━━━━━ Selected passage

By now, only Ginger, the pluckiest of the surviving dogs, could haul. The two men put on their chest-and-hip harnesses and pulled the sledge alongside her, exhausting themselves after only a few miles’ run. Crossing wind-carved ridges of hard snow known as sastrugi as high as three and a half feet, they repeatedly fell down and often capsized the sledge. To save weight, they threw away gear—their alpine rope, the rifle, the extra sledge runners, and, most painfully, Mawson’s camera and the film packs that held the visual record of the trio’s pioneering journey.

Something was wrong with Mertz. He was rapidly losing strength. Too weak to move on January 2, he could manage only five miles the next day before giving up, forcing Mawson to pitch the tent. In disbelief that his fingers had been frostbitten, Mertz surprised Mawson by biting off the tip of one. Mawson knew that their only hope was to keep moving, but on January 5, Mertz refused. It would be suicide, he said.

Though racked with pain himself, Mawson persuaded Mertz to ride the sledge. Summoning extraordinary powers, Mawson pulled the terrible load by himself for two and a half miles. In his diary that night, he wrote, “If he cannot go on 8 or 10 m[iles] a day, in a day or two we are doomed. I could pull through myself with the provisions at hand but I cannot leave him.”

By January 7, the men had covered some 200 miles of their return trek, with 100 still to go. But as they tried to pack up that morning, Mawson discovered that his teammate had “fouled his pants.” As a nurse might tend a baby, Mawson undressed Mertz, cleaned up the mess, and put him back in his sleeping bag. That afternoon, he tried to lift Mertz to a sitting position to drink cocoa and weak beef broth, but the man started raving deliriously and again soiled himself. At 8 p.m., Mertz pulled himself half out of his sleeping bag and flailed about in a wild frenzy, breaking one of the tent poles. For hours he raved in German. Mawson held him down, hoping to calm him, then stuffed him back into his bag. At 2 a.m. on January 8, Mertz died in his sleep.

━━━━━━━━━━
━━━━━ Stored data

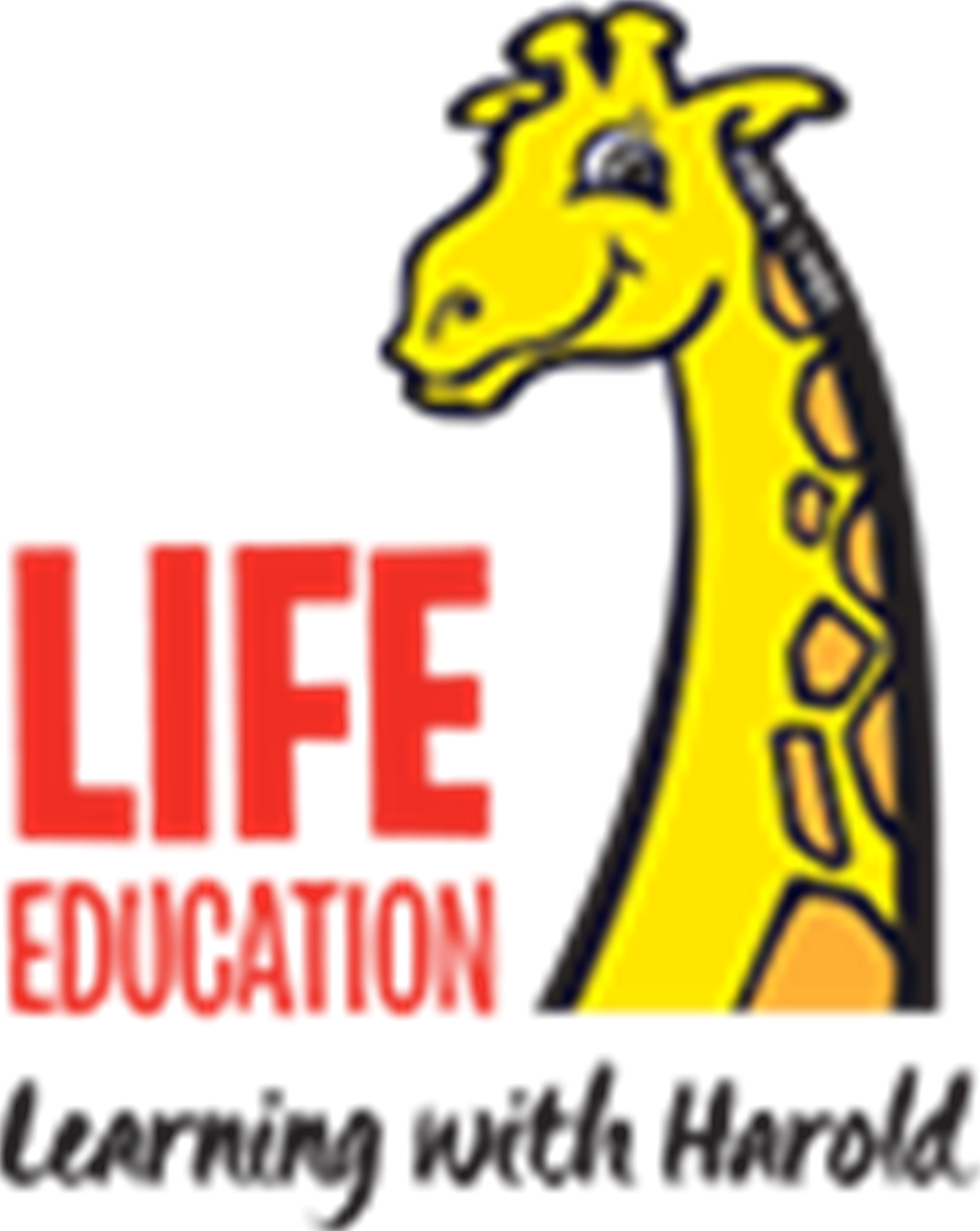 Life Education Trust Kapiti/Horowhenua - Horowhenua District Council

━━━━━━━━━━

:: What to do ::
1/ Using the account of Mawson and Mertz's Antarctic trek, decide whether each statement agrees with it. Answer yes or no and quote the words that settle it.
(a) Mawson's camera was among the gear the men threw away.
(b) On January 5, Mertz agreed to keep moving.
(c) By January 7, the men still had 100 miles of their return trek ahead.
2/ Answer these questions from the account of Mawson and Mertz's Antarctic trek.
(a) Which of the surviving dogs could still haul?
(b) How far did Mawson pull the sledge alone after Mertz agreed to ride it?
(c) At what hour and on what date did Mertz die?
3/ Carry on the account of Mawson and Mertz's Antarctic trek from the point where it stops.
The material is not needed for any of this work.

:: Answers for the exercise ::
1/
(a) Yes: "most painfully, Mawson’s camera and the film packs that held the visual record of the trio’s pioneering journey."
(b) No: "but on January 5, Mertz refused."
(c) Yes: "the men had covered some 200 miles of their return trek, with 100 still to go."

2/
(a) Ginger.
(b) Two and a half miles.
(c) At 2 a.m. on January 8.

3/
Mawson buried his friend, still in the sleeping bag, beneath a mound of snow blocks atop which he fixed a rude cross made of discarded sledge runners. Many years later, some researchers speculated that Mertz’s debilitation was caused by poisonous overdoses of vitamin A from the huskies’ livers. But if so, why did the condition affect Mertz so much more drastically than it did Mawson? Other experts suggested that Mertz’s collapse was due simply to hypothermia, overexertion, and near starvation. Whatever its cause, Mertz’s death now threatened Mawson’s survival as well. The food was almost gone, and his own physical state was deplorable, with open sores on his nose, lips, and scrotum; his hair coming out in clumps; and skin peeling off his legs. And he still had a hundred miles to go. “I am afraid it has cooked my chances altogether,” Mawson wrote in his diary. But he added, “I shall do my utmost to the last.”

Using only the serrated blade of his knife, he cut the sledge in half. Then he fashioned a makeshift sail by sewing Mertz’s jacket to a cloth bag. Three days after Mertz’s death, Mawson discovered to his horror that the soles of his feet had completely detached from the skin beneath them, which spurted pus and blood. He taped the dead soles to his feet, and put on six pairs of wool socks. Every step thereafter was an agony.

Mawson was now in a race against time, as well as miles. The expedition’s relief ship Aurora was scheduled to arrive at Commonwealth Bay on January 15 to pick up the men and steam toward home in Australia. But as the days ticked by, Mawson was still more than 80 miles from the hut, and he was growing weaker by the hour.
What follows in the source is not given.